| Text segment |
════════════════
Marriage of a minor.

 

Following are some fatawa of the scholars on Child Marriage / Marriage of a Minor.

1. Imam al Shafiee and his Companions.
2. Shaykh Mahmud Mahdi Istanbuli
3. Sh Saalih al Munajjid :
4. Ibn al jawzi
5. Ibn Uthaymeen

1. Imam al Shafiee and his Companions.

al Nawawi said centuries ago.

واعلم أن الشافعي وأصحابه قالوا : يستحب أن لا يزوِّج الأب والجد البكر حتى تبلغ ويستأذنها لئلا يوقعها في أسر الزوج وهي كارهة ، وهذا الذي قالوه لا يخالف حديث عائشة ؛ لأن مرادهم أنه لا يزوجها قبل البلوغ إذا لم تكن مصلحة ظاهرة يخاف فوتها بالتأخير كحديث عائشة ، فيستحب تحصيل ذلك الزوج لأن الأب مأمور بمصلحة ولده فلا يفوتها

It should be noted that al-Shaafa’i and his companions said: It is preferable for fathers and grandfathers not to marry off a virgin until she reaches the age of puberty and they ask her permission, lest she end up in a marriage that she dislikes. What they said does not go against the hadeeth of ‘Aa’ishah, because what they meant is that they should not marry her off before she reaches puberty if there is no obvious interest to be served that they fear will be missed out on if they delay it, as in the hadeeth of ‘Aa’ishah. In that case it is preferable to go ahead with the marriage because the father is enjoined to take care of his child’s interests and not to let a good opportunity slip away.[Sharh Muslim, 9/206.]

2. Shaykh Mahmud Mahdi Istanbuli said:
الحذر من الزواج بالصغيرة
BEWARE OF CHILD MARRIAGE.
════════════════
| Dataset rows |

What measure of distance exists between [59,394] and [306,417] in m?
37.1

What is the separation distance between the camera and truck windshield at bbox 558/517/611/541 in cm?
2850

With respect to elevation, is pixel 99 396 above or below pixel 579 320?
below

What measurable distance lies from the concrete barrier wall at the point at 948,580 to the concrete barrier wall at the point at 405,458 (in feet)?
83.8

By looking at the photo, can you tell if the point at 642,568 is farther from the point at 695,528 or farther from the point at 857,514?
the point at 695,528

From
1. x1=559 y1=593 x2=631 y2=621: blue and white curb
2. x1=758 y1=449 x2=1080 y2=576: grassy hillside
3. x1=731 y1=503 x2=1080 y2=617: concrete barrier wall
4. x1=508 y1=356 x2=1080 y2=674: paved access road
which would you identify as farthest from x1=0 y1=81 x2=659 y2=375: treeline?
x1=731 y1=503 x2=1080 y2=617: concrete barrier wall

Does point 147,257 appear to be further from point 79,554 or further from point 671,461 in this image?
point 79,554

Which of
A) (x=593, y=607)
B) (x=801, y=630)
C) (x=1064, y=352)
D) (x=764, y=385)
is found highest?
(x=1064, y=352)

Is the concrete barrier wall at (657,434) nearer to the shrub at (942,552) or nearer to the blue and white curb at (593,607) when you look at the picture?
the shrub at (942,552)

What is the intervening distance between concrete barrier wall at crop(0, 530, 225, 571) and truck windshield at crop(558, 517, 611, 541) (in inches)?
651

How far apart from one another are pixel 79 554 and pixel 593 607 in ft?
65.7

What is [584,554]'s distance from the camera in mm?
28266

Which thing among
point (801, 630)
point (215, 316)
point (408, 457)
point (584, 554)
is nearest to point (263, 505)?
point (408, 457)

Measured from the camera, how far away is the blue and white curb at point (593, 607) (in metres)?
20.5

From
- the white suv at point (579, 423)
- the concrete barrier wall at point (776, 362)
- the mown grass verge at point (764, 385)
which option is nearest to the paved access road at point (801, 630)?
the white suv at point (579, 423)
════════════════
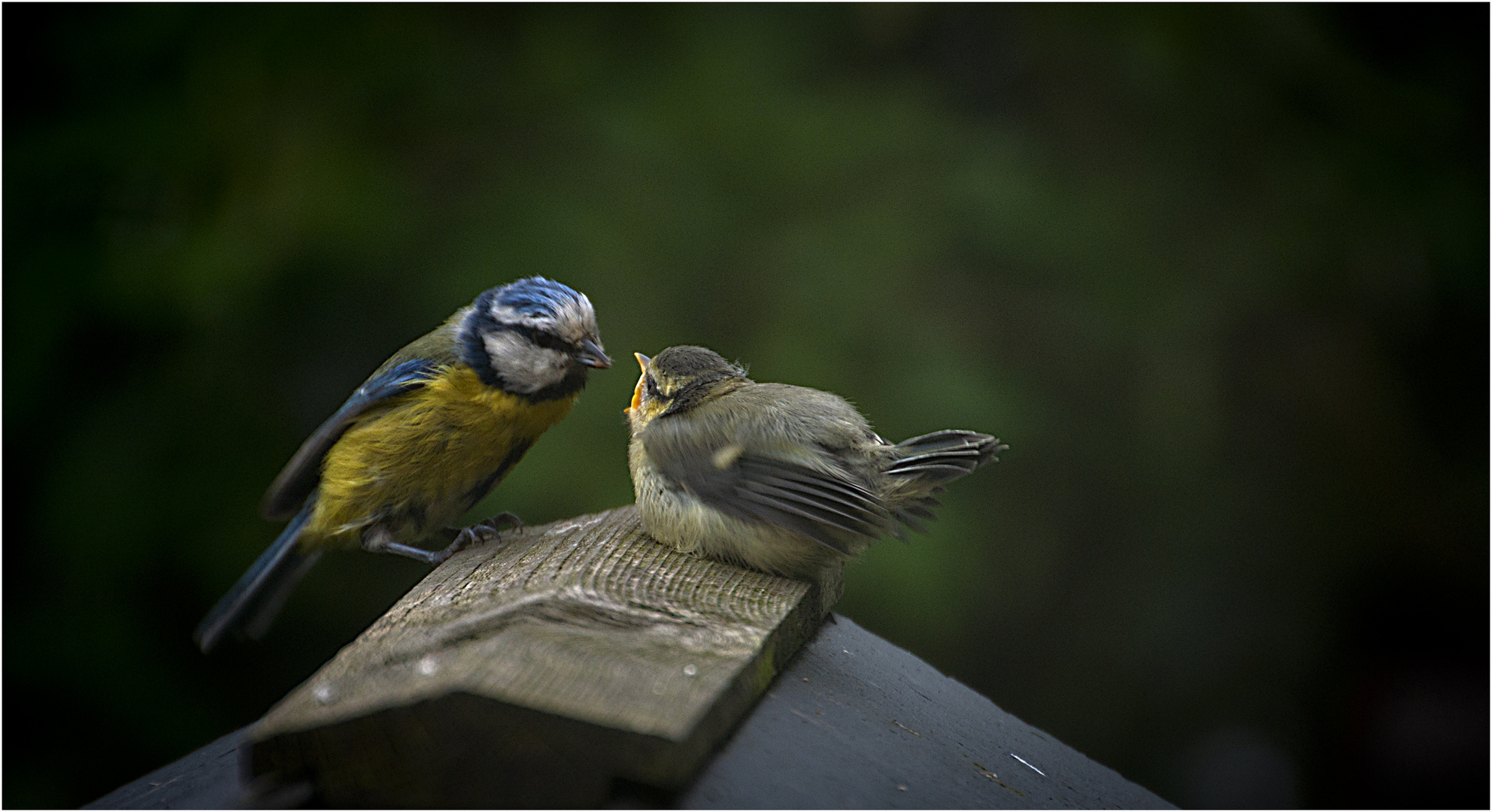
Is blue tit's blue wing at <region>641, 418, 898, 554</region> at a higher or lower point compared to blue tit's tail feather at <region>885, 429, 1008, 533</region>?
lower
════════════════
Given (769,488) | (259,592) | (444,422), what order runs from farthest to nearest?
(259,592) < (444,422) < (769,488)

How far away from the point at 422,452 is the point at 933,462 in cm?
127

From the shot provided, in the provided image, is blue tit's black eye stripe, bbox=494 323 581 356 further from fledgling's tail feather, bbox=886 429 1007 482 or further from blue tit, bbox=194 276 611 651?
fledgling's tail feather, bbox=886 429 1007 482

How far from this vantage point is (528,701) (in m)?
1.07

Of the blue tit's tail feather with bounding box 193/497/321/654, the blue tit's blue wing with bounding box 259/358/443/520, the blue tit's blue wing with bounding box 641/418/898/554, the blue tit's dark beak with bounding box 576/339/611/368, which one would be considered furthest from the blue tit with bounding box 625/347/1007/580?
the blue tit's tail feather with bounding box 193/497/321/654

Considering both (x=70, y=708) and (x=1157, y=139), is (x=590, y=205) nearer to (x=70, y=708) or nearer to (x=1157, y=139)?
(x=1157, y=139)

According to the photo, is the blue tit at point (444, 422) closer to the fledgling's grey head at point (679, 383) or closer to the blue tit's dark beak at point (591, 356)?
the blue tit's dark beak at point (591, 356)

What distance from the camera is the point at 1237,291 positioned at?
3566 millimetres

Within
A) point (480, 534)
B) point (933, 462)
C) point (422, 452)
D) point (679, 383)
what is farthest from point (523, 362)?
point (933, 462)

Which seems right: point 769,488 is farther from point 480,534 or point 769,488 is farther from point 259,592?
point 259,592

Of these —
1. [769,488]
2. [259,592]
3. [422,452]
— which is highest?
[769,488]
════════════════
| Tasks to complete |
(a) List every line in the records that contains the string "between", matching case exactly.
(b) Continue the text on scholars' rulings about the marriage of a minor, starting right after its last line.
The text and the records come from unrelated sources.

| Answers to the problems |
(a)
What measure of distance exists between [59,394] and [306,417] in m?
What is the separation distance between the camera and truck windshield at bbox 558/517/611/541 in cm?
What is the intervening distance between concrete barrier wall at crop(0, 530, 225, 571) and truck windshield at crop(558, 517, 611, 541) (in inches)?

(b)
I advice all the Men and Women that do not accept this…. Specially now a days when the emotions for religion are fading, The doubt of false things happening are very high. [Tuhfatul Urus page 42]

3. Sh Saalih al Munajjid said:
It is preferable for a guardian not to marry off his daughter when she is still young unless there is a valid reason for that.
[Islamqa 22442]

4. Ibn al jawzi said:

وأبله البله الشيخ الذي يطلب صبية… ولعمري إن كمال المتعة إنما يكون بالصبا، كما قال القائل: فعلت بنفسي النساء الصغار ومتى لم تكن الصبية بالغة لم يكمل الاستمتاع، فإذا بلغت أرادت كثرة الجماع والشيخ لا يقدر.
فإن حمل على نفسه لم يبلغ مرادها، وهلك سريعاً.
ولا ينبغي أن يغتر بشهوته الجماع، فإن شهوته كالفجر الكاذب.
وقد رأينا شيخنا اشترى جارية فبات معها فانقلب عنها ميتاً.
وكان في المارستان شاب قد بقي شهرين بالقيام، فدخلت عليه زوجته فوطئها فانقلب عنها ميتاً.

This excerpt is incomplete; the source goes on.